Have Physicists Solved the Plasma Problem Holding Back Fusion Power?

Advocates for nuclear energy recognize the environmental challenge of current fission reactors. The accidents at Chernobyl and Fukushima remain imprinted on our collective memories. And even though new SMR (small fission reactor) designs are in the works the radioactive waste of spent fuel remains anathema to environmentalists looking for solutions that are carbon and pollution-free.

That’s why those into nuclear power see fusion reactors as a perfect solution for ensuring baseload power in a future energy mix that includes intermittent solar and wind, as well as  geothermal, and hydro. Fusion reactors produce almost zero waste. The radioactive issue isn’t a factor because nothing is undergoing atomic decay. And there are a number of approaches in terms of design that are showing promise.

Fusion reactors make a net-zero-emission future possible. They are a way to decarbonize global energy production. Getting us to the point where commercial fusion is a reality is largely a physics problem. Design issues are being explored and perfected with significant in reactor development of demo systems in Canada, the United States, and the United Kingdom. In recent postings I’ve written about the state of commercial fusion projects. Two will have commercial demo reactors in place by 2025. One of these is near Oxford in the UK and the other in Massachusetts. ITER, the world’s largest fusion experiment will likely be finished by the end of the decade. And it doesn’t end there with many other nascent designs.

Fusion reactors replicate what takes place deep wthin the Sun. The immense size of our local star creates sufficient mass and pressure to cause hydrogen atoms to fuse turning into helium and releasing massive amounts of energy. So sustained fusion in the Sun is occurring under high temperatures and pressures. To duplicate this on Earth we have to create those temperatures and pressures in an enclosed chamber containing hot plasma which we then inject with hydrogen to start the fusion process. Getting more energy out than what gets put in is close to where we are today. Once that is achieved, these different fusion reactor designs will then need to demonstrate they can do this continuously and reliably for years, and do it without impacting the environment negatively.

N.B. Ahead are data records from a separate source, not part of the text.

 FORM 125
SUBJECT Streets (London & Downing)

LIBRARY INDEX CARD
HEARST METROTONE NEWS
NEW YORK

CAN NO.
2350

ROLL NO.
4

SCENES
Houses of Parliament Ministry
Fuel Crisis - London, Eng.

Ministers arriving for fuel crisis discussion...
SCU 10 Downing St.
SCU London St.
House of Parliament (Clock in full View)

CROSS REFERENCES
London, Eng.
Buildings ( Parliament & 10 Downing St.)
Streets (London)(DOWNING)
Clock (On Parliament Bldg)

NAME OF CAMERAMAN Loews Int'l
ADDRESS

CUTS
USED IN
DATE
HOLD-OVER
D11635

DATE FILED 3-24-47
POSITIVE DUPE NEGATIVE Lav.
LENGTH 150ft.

Nuclear has always been associated with the bomb. The first atomic bomb (a fission device) was dropped in the desert of New Mexico in 1945. At that time, some physicists thought an explosive fission chain reaction would set the planet’s atmosphere on fire. They were wrong. Thermonuclear bombs that used fusion have never been used in war. But the stigma attached to nuclear remains.

The Greenwald Limit Conundrum

Fusion has a confinement problem. How do you keep high density, high-temperature plasmas contained continuously to create conditions akin to what occurs deep within the Sun? You do it using very powerful magnets to create a magnetic containment field.

That’s where the Greenwald Limit comes in. A fusion scientist, Martin Greenwald in 1988, calculated the limit to the density of magnetically confined plasma in fusion devices. Greenwald showed you could only go so far in increasing the density of plasma before a disruptive break would occur in the magnetic confinement causing the plasma to leak out everywhere. What Greenwald presented was a “speed limit” on plasma density.

Why was and is this important? Because plasma density is critical in getting more energy from a fusion reaction than what gets put in to create the conditions for it to occur continuously. That limit put constraints on positive energy yields in fusion reactors.

But what if the Greenwald speed limit could be broken? A recent press release from École Polytechnique Fédérale de Lausanne (EPFL) in Switzerland, demonstrates that indeed the Greenwald Limit is no longer. In a study on plasma generation, EPFL researchers show they have successfully doubled the hydrogen capacity of magnetically-confined plasma without creating a disruption. This translates to significantly greater energy output in the reaction. For the nuclear industry worldwide this could kickstart commercial fusion.

Physical Review Letters has published a paper describing how EPFL researchers were able to achieve the Greenwald Limit breakthrough.